BETWEEN HEAVEN AND HELL—-callow Southern rich-boy Robert Wagner enlists after Pearl Harbor and finds his attitudes to life shaken, not least regarding class differences. Stuck in a punishment company for foul-ups and fighting the enemy while under the command of ‘Waco’ (Broderick Crawford)—make that ‘wacko’—is no picnic either.
Taut little 1956 picture is directed with drive by Richard Fleischer, well photographed by Leo Tover in sharp color, outfitted with good sound and a fine Oscar-nominated score from Hugo Friedhofer.
Dialogue is pretty good, even if some of the situations stretch to the ridiculous. Wagner gives one his least glamour-conscious performances (a good year for him, playing total bad guys to effect in The Mountain and A Kiss Before Dying ) and Buddy Ebsen is able as his good-natured sidekick. Skip Homeier does his dependable best to make you hate him in another of many nasty turns. Brod Crawford bellows his lines with enough timbre to crack your bass control.

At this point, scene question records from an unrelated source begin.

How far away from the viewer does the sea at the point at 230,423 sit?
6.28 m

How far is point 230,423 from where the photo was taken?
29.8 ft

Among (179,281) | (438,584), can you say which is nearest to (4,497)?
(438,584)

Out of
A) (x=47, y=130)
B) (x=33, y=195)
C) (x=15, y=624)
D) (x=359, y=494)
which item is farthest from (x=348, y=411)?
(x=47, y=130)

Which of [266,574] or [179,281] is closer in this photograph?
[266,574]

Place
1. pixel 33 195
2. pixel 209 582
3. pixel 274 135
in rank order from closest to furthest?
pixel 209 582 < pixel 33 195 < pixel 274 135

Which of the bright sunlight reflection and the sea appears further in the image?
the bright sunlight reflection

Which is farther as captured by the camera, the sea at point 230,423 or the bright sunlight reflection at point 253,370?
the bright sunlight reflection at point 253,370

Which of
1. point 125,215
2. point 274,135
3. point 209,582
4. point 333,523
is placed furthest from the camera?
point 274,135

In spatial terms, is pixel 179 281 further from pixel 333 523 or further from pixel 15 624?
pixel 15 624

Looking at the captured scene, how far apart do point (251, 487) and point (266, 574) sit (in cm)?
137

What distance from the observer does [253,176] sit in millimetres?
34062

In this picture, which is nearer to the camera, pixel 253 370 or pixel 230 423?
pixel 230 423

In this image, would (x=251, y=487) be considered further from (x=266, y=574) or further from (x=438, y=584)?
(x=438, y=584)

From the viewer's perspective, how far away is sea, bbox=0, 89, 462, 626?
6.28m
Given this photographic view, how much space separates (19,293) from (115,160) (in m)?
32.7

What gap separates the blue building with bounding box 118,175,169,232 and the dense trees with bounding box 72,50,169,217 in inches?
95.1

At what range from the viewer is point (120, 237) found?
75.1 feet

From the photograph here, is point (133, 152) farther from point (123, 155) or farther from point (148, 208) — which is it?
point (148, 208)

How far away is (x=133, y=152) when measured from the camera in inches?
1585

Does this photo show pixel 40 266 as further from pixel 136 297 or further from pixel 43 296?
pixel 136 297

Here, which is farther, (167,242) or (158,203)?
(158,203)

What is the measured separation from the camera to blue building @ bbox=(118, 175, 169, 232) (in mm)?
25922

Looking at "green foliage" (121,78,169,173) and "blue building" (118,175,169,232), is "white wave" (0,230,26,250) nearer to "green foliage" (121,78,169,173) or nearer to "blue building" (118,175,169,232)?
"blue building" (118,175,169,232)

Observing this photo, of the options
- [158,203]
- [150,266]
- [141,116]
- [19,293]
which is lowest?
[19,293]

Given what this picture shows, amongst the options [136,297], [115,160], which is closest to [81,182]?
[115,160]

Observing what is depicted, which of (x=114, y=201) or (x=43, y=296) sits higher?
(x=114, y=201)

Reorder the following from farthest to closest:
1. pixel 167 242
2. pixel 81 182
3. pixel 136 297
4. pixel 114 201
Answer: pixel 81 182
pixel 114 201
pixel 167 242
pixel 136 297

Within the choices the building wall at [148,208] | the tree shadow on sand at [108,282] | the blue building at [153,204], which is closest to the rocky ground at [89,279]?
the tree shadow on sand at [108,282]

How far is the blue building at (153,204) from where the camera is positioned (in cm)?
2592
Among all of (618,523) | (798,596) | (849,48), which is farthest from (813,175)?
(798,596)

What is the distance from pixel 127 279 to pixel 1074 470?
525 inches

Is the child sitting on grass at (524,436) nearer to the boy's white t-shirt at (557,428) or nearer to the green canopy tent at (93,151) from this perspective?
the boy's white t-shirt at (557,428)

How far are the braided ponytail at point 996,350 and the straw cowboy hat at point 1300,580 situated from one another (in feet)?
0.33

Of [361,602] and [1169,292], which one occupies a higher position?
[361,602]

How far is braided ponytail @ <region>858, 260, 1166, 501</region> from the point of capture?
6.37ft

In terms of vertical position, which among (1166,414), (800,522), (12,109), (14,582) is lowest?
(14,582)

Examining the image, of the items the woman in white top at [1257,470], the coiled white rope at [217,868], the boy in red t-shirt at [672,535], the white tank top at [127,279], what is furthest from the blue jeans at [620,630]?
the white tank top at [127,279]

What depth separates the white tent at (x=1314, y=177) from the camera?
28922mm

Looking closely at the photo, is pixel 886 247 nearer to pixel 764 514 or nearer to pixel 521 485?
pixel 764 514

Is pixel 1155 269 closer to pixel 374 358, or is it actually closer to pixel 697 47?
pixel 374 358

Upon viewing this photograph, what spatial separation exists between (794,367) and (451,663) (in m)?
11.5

Wagner’s survival run through the jungle is excitingly staged. 94 minutes, with Terry Moore, Robert Keith, Brad Dexter, L.Q. Jones, Mark Damon, Harvey Lembeck, Biff Elliott, Frank Gorshin and Carl Switzer. Budgeted at $1,520,000, it pulled in a respectable $5,700,000, 52nd in ’56. Hawaiian locations once again served to duplicate The Philippines.